Выбрать главу

— Он тоже из «Русского богатства», Водовозов, — отвечает Лесман, зорко вглядываясь в закуски.

Затихает жужжание голосов. В наступившей тишине раздается металлический говор ножей и вилок, стучат тарелки и коротким тонким звоном обмениваются рюмки.

Едят.

Но вот поднимается над головами закусывающих седая с зеленью борода Михайловского, и мгновенно становится тихо.

— Господа, — провозглашает Михайловский, — мы собрались сюда, чтобы дружески и сердечно приветствовать нашего дорогого юбиляра, в продолжение четверти века отдававшего свои писательские силы на борьбу за лучшее будущее. Казимир Станиславович высоко держал знамя свободы и…

В это время дверь в столовую открывается. В узком просвете показываются золотой эполет и черный ус пристава и тотчас же исчезают.

Оратор с трудом проглатывает слюну, продолжает речь, но уже в более пониженном тоне.

Юбилейное слово заканчивается обычными пожеланиями здоровья, успеха и новых произведений.

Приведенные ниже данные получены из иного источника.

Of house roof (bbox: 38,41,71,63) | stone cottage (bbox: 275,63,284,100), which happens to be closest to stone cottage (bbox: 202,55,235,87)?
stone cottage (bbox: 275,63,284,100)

Михайловский подает руку юбиляру. Последний — маленький, толстенький, с порозовевшей лысиной — вскакивает, благоговейно обеими руками пожимает руку Михайловского и губами тянется к его бороде. Поцелуй покрывается шумными и страстными рукоплесканиями.

В этих яростных приветствиях слышится демонстрация против пристава, против черной реакции и против злой безрадостной действительности.

Пьют, закусывают и разговаривают. Шум голосов усиливается.

Взлетает смех. Острыми осколками рассыпаются голоса женщин.

Водовозов ножом стучит по тарелке. Наступает тишина.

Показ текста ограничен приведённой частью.